Under “consent by notification”, organisations may notify customers and give a reasonable period to opt out before their data is used for new purposes.

Other key measures include raising the maximum financial penalty for breaching certain parts of the PDPA to 10% of an organisation’s annual turnover in Singapore or S$1million, whichever is higher. It introduces compulsory notification of a significant or harmful data breach, and describes new offences for disclosure or use of personal data, as well as introducing a new data portability obligation – a relatively novel concept in Singapore.
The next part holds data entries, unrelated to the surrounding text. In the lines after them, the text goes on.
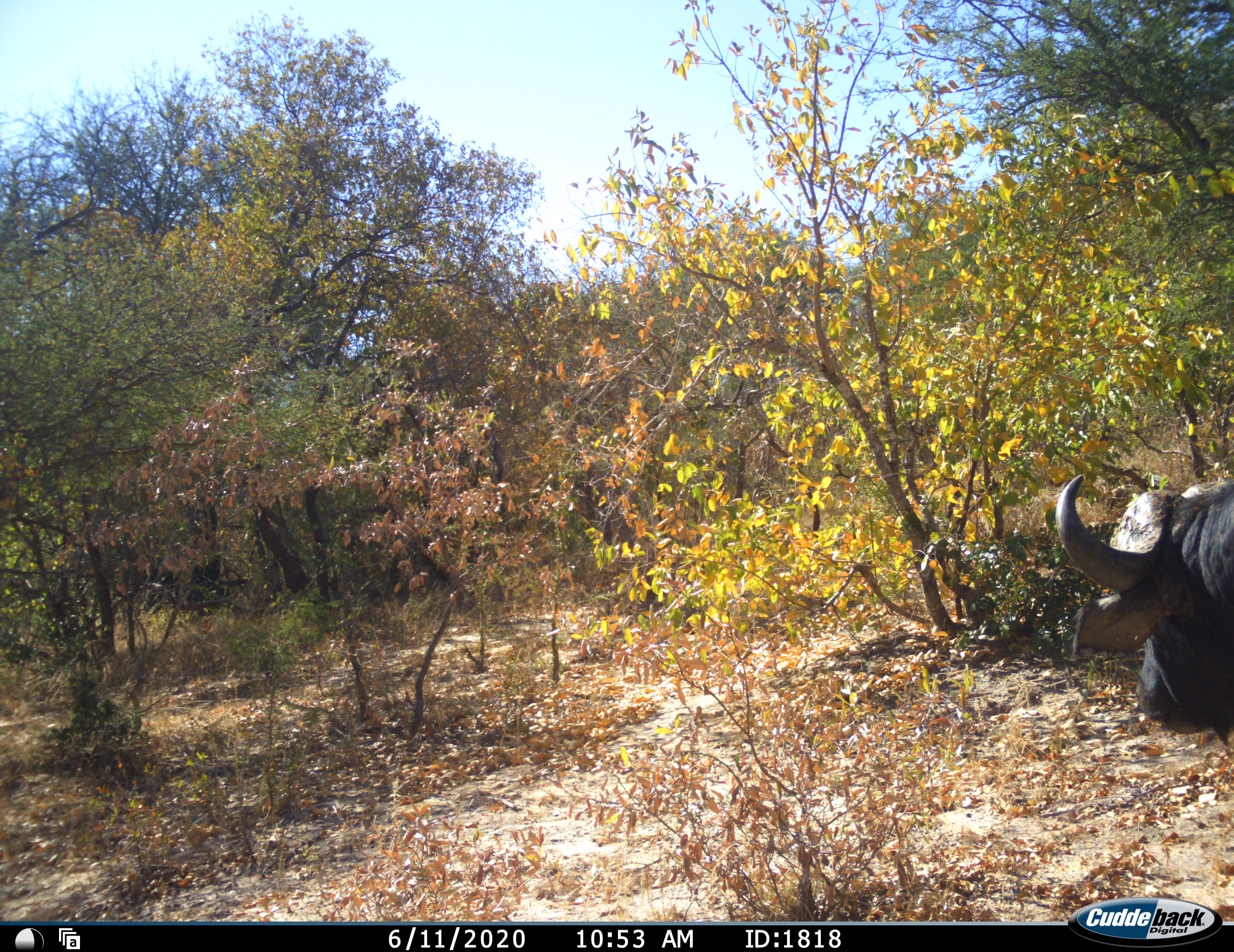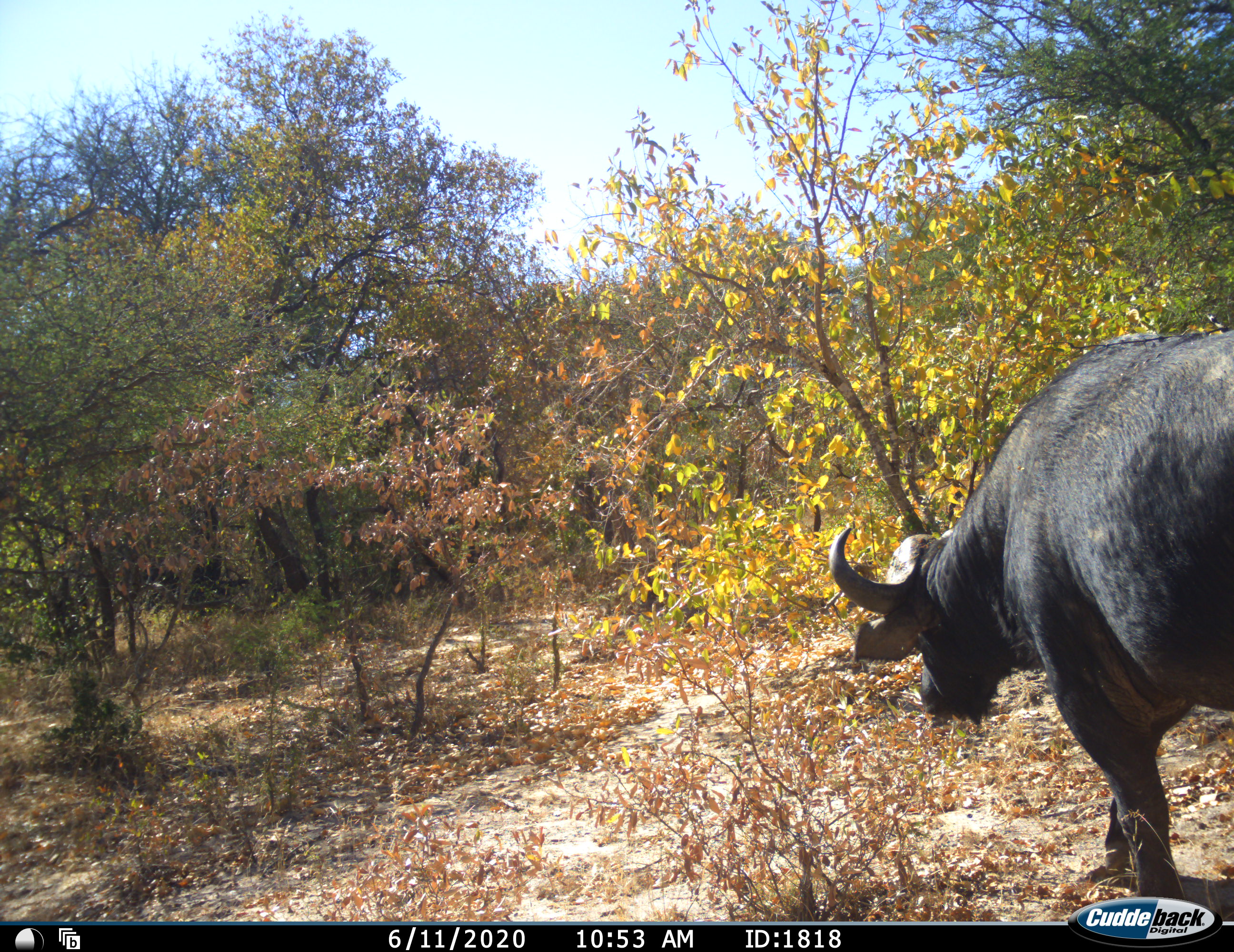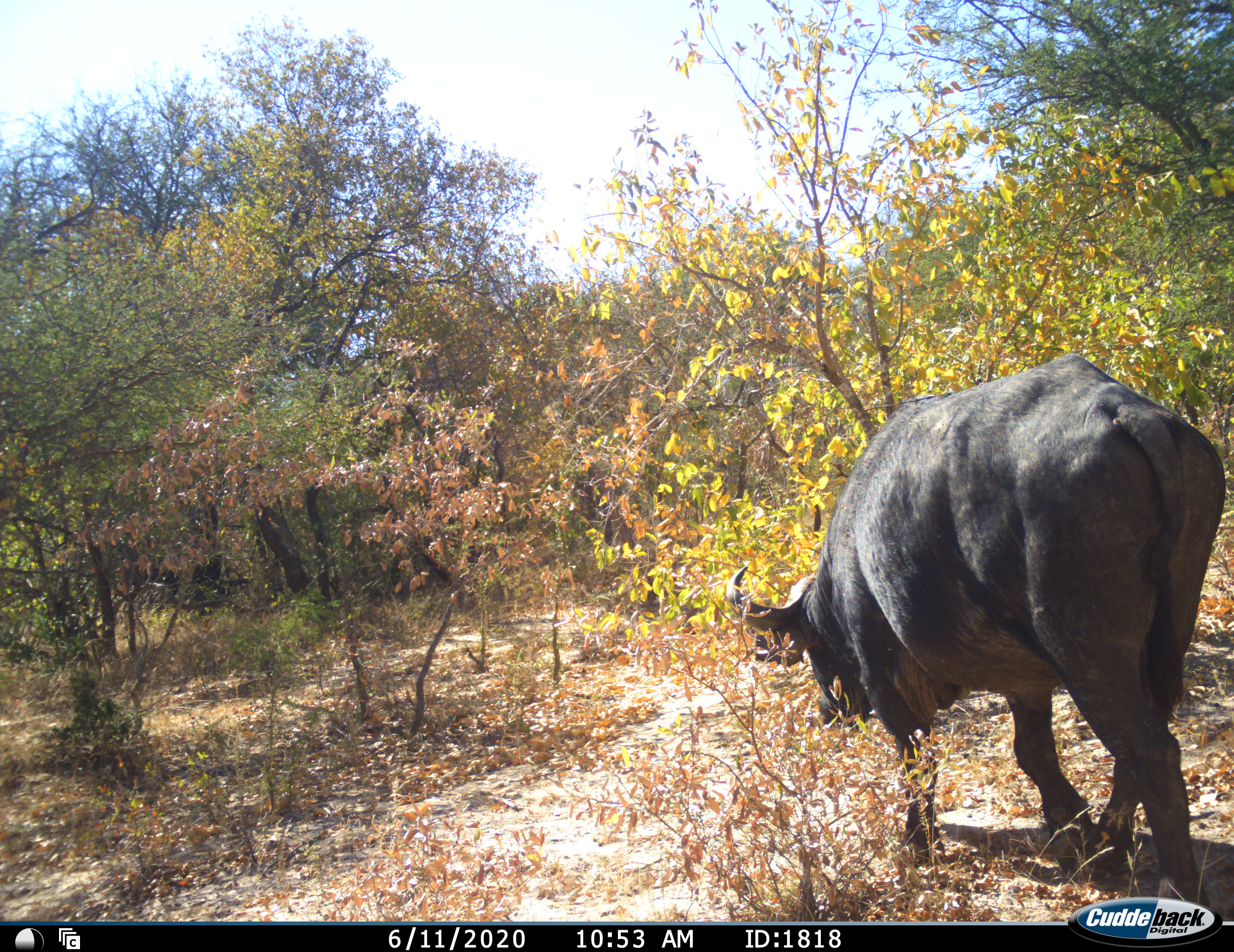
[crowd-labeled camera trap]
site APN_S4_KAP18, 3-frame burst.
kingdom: Animalia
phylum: Chordata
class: Mammalia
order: Artiodactyla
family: Bovidae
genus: Syncerus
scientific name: Syncerus caffer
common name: african buffalo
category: buffalo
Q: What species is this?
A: Buffalo (african buffalo) (Syncerus caffer).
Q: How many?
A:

In a speech given at the second reading of the Bill, Mr S. Iswaran, Minister for Communications and Information, referred to the “inherent tension” between protecting consumers’ personal data and allowing them more control and autonomy over it, and supporting legitimate use of data by organisations and the use of data for growth and innovation.

“The proposed amendments seek to strike a judicious balance between them”, he said.

“I would argue that consumers – individuals like you and me – we are not powerless by any stretch of the imagination. We can choose to decide whom to do business with, what data we want to share, whether we want to give consent, and when we want to withdraw that consent. Ultimately, we can decide when to sever the relationship, if that is what we want. So, I think we should not lose sight of that aspect as well. Ultimately, the legislation was be seen in that perspective. It is one part of an overall architecture that will ensure a vibrant digital economy, but also one where data is respected, safeguarded but also used for appropriate purposes.”